It was a little inevitable I suppose, growing up with three, older, male cousins. They teased me mercilessly but didn’t allow anybody else to, they let me be one of the boys, and I could tag along in their adventures, even though I couldn’t clamber over fences as nimbly or run as fast as they could. Many a day was rued when I managed to ruin a perfect escape by getting my dungarees caught on a bramble bush or by deciding that I was going to try and make friends with the two, extremely angry swans instead of running for my life. I knew my inclusion in this most exclusive of boys’ clubs was tenuous and I did everything I could to fit in and impress. If my eldest cousin, clearly a young God in the making, wanted to be a mechanic, then that’s what I wanted to be, too. Nothing sissy about being a mechanic. But those hourglass sands kept spilling and I soon realised that the only parts of a car I was really interested in were the stereo and the colour, plus I hated getting grease and oil under my nails, so that was that.
By time I went to grammar school I had grown out of my boyish ways, skirts, dresses and giggling were back in vogue and in rediscovering my girliness I had also discovered a desire to be an actress.

• _Dataset extract_:
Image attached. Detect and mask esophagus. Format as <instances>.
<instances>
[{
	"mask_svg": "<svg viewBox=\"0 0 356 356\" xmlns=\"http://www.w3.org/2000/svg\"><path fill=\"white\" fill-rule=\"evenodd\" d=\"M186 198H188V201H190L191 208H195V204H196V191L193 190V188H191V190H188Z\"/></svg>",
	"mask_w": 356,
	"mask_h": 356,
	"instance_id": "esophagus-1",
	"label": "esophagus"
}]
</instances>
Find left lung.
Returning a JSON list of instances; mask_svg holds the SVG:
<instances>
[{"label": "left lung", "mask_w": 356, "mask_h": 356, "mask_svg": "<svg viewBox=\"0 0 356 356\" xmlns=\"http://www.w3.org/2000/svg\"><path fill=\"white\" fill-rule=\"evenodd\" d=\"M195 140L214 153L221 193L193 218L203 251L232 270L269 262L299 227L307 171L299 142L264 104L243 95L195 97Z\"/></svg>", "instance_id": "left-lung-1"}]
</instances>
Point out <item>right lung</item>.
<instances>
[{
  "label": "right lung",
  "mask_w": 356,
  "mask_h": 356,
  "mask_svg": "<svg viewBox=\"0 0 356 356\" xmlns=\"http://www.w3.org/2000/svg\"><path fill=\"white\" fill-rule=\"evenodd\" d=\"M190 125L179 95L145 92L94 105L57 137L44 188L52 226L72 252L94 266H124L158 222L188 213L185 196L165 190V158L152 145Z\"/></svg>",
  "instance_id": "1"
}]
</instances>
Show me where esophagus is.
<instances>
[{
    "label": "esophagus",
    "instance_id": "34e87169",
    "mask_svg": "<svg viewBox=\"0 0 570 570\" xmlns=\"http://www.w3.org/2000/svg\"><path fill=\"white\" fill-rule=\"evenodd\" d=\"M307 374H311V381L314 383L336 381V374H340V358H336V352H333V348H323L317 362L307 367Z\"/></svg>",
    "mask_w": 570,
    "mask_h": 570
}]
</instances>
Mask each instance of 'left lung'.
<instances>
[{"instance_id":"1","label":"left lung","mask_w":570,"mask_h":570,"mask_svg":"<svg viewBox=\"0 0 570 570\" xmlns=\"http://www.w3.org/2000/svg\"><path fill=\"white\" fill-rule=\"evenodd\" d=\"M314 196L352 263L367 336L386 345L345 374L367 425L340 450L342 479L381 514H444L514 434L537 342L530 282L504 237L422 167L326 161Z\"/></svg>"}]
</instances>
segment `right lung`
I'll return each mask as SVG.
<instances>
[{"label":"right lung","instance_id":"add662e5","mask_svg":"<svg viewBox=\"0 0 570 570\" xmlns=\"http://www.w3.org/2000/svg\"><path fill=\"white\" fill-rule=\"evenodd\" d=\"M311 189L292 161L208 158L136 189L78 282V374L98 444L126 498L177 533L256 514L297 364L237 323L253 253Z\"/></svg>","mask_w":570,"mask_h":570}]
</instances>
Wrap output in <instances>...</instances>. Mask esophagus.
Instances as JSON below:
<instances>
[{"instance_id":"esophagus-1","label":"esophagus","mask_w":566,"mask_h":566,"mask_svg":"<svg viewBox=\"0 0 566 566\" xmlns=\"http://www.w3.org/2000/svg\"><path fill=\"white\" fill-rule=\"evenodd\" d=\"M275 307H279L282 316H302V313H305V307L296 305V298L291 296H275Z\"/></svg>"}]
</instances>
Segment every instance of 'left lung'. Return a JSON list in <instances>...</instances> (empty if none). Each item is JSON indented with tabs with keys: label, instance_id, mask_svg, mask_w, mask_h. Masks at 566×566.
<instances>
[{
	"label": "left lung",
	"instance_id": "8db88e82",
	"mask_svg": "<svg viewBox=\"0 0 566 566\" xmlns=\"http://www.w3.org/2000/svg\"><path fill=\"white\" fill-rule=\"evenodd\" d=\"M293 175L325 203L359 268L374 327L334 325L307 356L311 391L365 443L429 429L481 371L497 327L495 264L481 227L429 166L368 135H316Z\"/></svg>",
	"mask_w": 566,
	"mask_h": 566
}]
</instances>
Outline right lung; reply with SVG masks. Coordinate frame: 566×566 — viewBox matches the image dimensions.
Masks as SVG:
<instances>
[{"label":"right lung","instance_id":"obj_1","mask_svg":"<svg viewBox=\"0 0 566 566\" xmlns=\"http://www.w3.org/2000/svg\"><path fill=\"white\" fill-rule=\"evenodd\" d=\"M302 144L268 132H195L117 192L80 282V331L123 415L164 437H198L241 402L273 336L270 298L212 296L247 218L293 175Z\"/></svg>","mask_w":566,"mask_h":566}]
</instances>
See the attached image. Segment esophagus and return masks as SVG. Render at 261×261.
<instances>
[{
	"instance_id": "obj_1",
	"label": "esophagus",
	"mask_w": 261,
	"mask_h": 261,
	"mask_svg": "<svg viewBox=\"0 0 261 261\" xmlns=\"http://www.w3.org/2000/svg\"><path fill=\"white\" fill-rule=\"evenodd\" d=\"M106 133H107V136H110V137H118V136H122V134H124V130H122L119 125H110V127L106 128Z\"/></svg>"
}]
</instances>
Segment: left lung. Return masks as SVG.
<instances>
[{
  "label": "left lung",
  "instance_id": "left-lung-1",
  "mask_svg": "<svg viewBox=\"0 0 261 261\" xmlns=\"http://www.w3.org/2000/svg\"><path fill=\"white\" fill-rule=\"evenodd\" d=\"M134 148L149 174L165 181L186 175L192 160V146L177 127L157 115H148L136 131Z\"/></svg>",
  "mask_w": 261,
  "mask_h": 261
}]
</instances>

• _Challenge A_:
Answer these about the memoir passage, one per line:
(i) How many older male cousins did the narrator grow up with?
(ii) What did the eldest cousin want to be?
(iii) What did the narrator discover a desire to be by the time of grammar school?
• _Challenge B_:
Quote the memoir passage from "By time I went" up to and including "be an actress.".

• _Correct answer A_:
(i) Three
(ii) A mechanic
(iii) An actress

• _Correct answer B_:
By time I went to grammar school I had grown out of my boyish ways, skirts, dresses and giggling were back in vogue and in rediscovering my girliness I had also discovered a desire to be an actress.